Эшелон трогался с запасных путей. В детстве, выходя к железной дороге считать вагоны и гадать, что в них, ты иногда встречал слишком длинный состав, который казался поездом-который-не-кончается, единственным на свете. Так и эшелон тянулся, тянулся за поворот, клубился пар, мерцали семафоры; потом вагоны все-таки заканчивались, и взгляд прицеплялся к запертой двери хвостового; казалось, она чуть-чуть приоткрыта, и в этой приоткрытости была последняя возможность что-то сделать, усилием воли преломить течение сна; но поезд уходил, а дверь оставалась перед глазами: так начинался третий сон.
Дверь эта сначала сохраняла свой облик, потом становилась просто дверью, потом менялась — каждый раз, когда сон повторялся, она была новой; дверью комнаты, парадного, кабинета; дерево, металл, ручка, замок — все преображалось. Оставалось лишь одно — приоткрытость, будто бы мгновение, когда дверь уже почти закрылась, погрузили в субъективное, не имеющее для спящего протяженности время сна, и оно бесконечно длилось, но я не мог чувствовать этой длительности — я ощущал лишь одно мучительное «почти»; то, что обозначало это слово, стало из наречия подобием существительного, отвечало на вопрос «что?», а не «как?». Дверь была уже не открыта, но еще не закрыта; причем я знал, что если она закроется, то не откроется уже никогда, исчезнет, и останется лишь непроницаемая стена.
Я тянулся к ней, ища клин, чтобы вбить его между дверью и косяком, — и почти успевал, но и не успевал; одновременно, чтобы хоть во взгляде спасти то, что за дверью, я смотрел в замочную скважину — и проваливался в нее, летел в пространстве, где множились другие двери, ставни, ворота, калитки, люки, крышки колодцев.
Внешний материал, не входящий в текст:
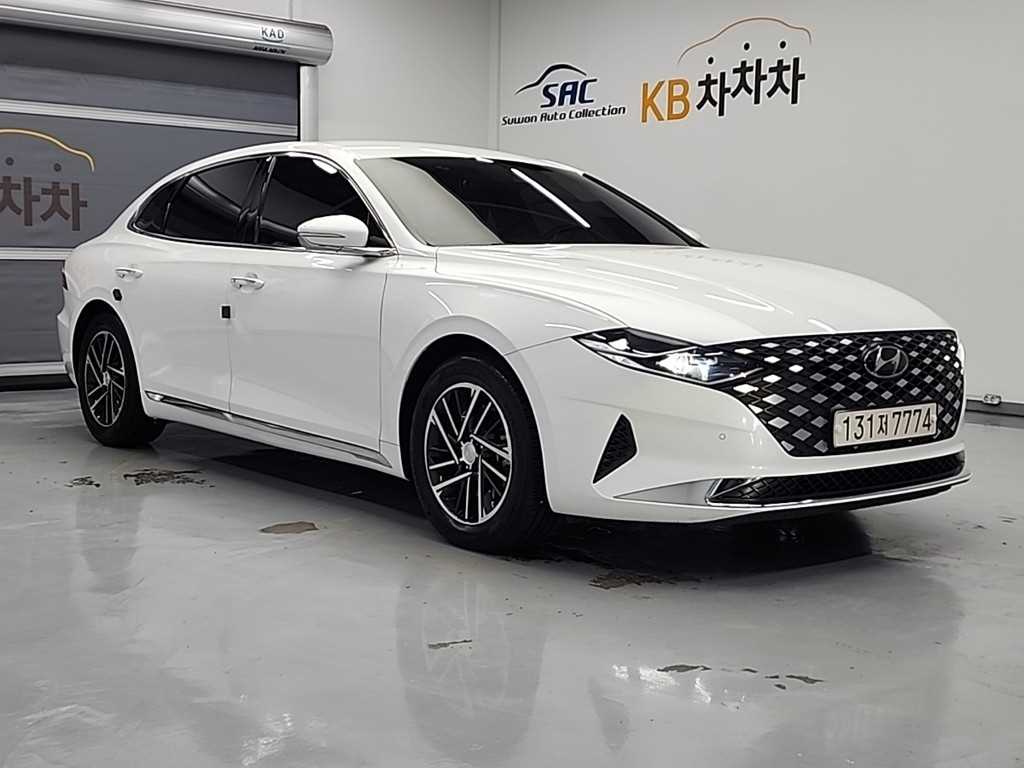 HYUNDAI Grandeur - Vista 4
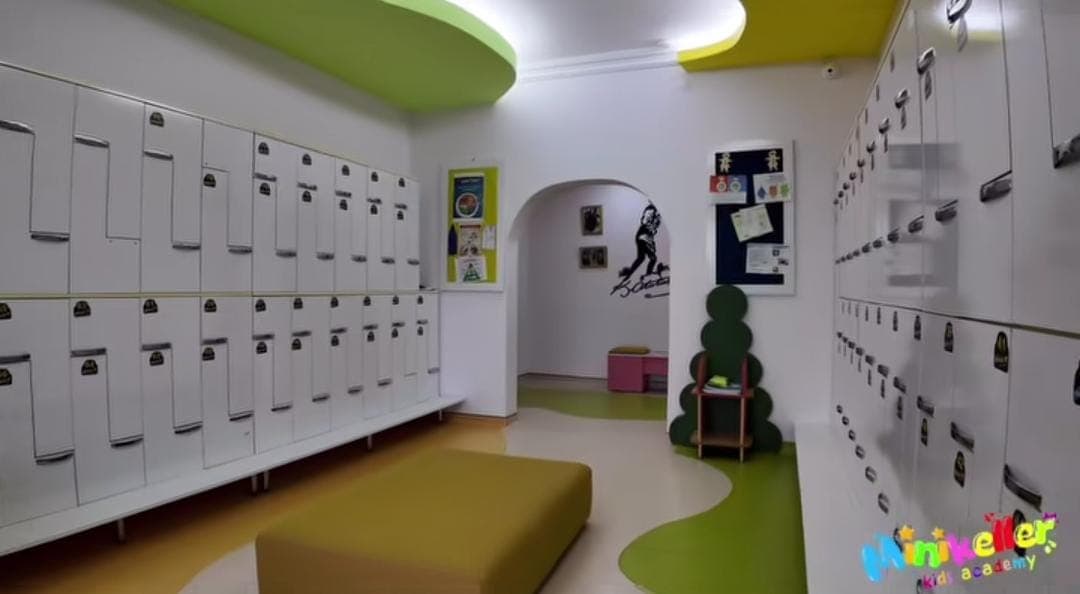 Gölbaşı Minik Eller Anaokulu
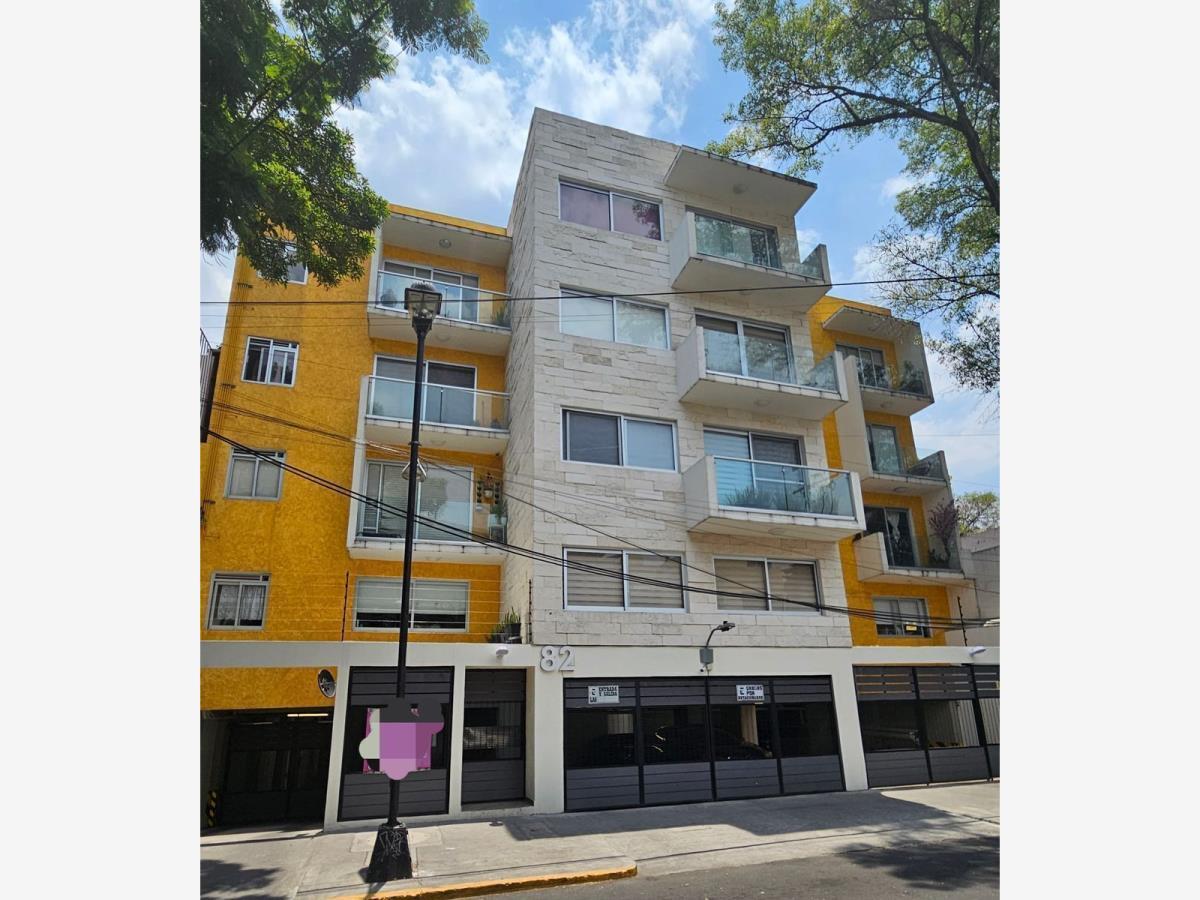 Foto de departamento en venta en miguel angel 82, santa maria nonoalco, benito juárez, df / cdmx, 0 No. 01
Там закрывалось все, что могло закрываться — секретеры, шкатулки с письмами, почтовые ящики, сейфы, дверцы печей, блокноты, школьные тетради, альбомы марок; весь мир, казалось, складывался, как одна большая книга, которую должно обить железными полосами, повесить на нее замок и положить под спуд.
Там, за каждой дверью, умирали оставленные увезенными в эшелоне людьми вещи; трескались стекла очков, выгибались тонкие проволочные дужки пенсне, черными раковыми пятнами сходила амальгама с зеркал, бледнели, растворялись видения лиц, некогда отражавшихся в этих зеркалах, отслаивались от стен обои, слой за слоем скручиваясь в бумажные струпья; разъедая пробки, испарялся йод из флакончиков темно-желтого стекла, истлевали приводные ремни швейных машин, крошился графит карандашей, надламывались патефонные иглы, черным порошком осыпались грампластинки; дерево и цемент исторгали из себя гвозди и шурупы, рассыхался клей, скрепляющий листы фотоальбомов, рассыхались резинки в сопревшем белье, выпадали пуговицы с одежды, вылезал мех воротников; стачивался шрифт печатных машинок, лопались струны пианино, западали их клавиши и педали, а со страниц, в которые, как кровь, въелась ржа от металлических скрепок, с выцветающими чернилами отлетал легкий дух рукописных букв.
Ни в одном из помещений сна не было людей; комнаты, коридоры, пролеты лестниц, чердаки, подвалы, парадные, чуланы то сливались в головокружительную последовательность, то разлетались, как осколки, то вновь соединялись, нанизанные на траекторию моего движения; но ни единого человека не встречалось мне. Отсутствие людей было таким, каким оно бывает лишь во сне или в воспоминаниях раннего детства: кажется, что люди только что были здесь, они куда-то ушли, нарочно спрятались, и чем яснее воздух хранит остаточное тепло жизни, эхо голосов, а половицы помнят недавние шаги, тем мучительнее невозможность понять, куда же они ушли, где их искать. В детстве от этой невозможности плачут навзрыд, ибо она есть первый, может быть, опыт отчаяния: мать, отец — их так очевидно, так окончательно
Вещи умирали не безмолвно; почти всякий звук, который издает вещь, возникает оттого, что с ней что-то делают, а здесь проявились собственные их голоса; их речь тысячекратно замедлена, растянута, и обычно мы не слышим слабый шорох, который издает, коробясь, бумага газет, тихое потрескивание стареющего фарфора или стекла, комариный зуд нитей накаливания в лампах. Но в пустых комнатах, где стремительно истекало время, все эти скрипы, скрежеты, шелесты соединились в одно первобытное звучание.
Порой умирающий хрипит так, будто и человеческое, и животное в нем уже прекратило жить, и осталась лишь третья, незнаемая им самим составляющая его существа, родственная неживой природе: так влажно пульсирует, взбухает лопающимися волдырями глина в грязевых вулканах. А потом, перед самой кончиной, к нему возвращается речь.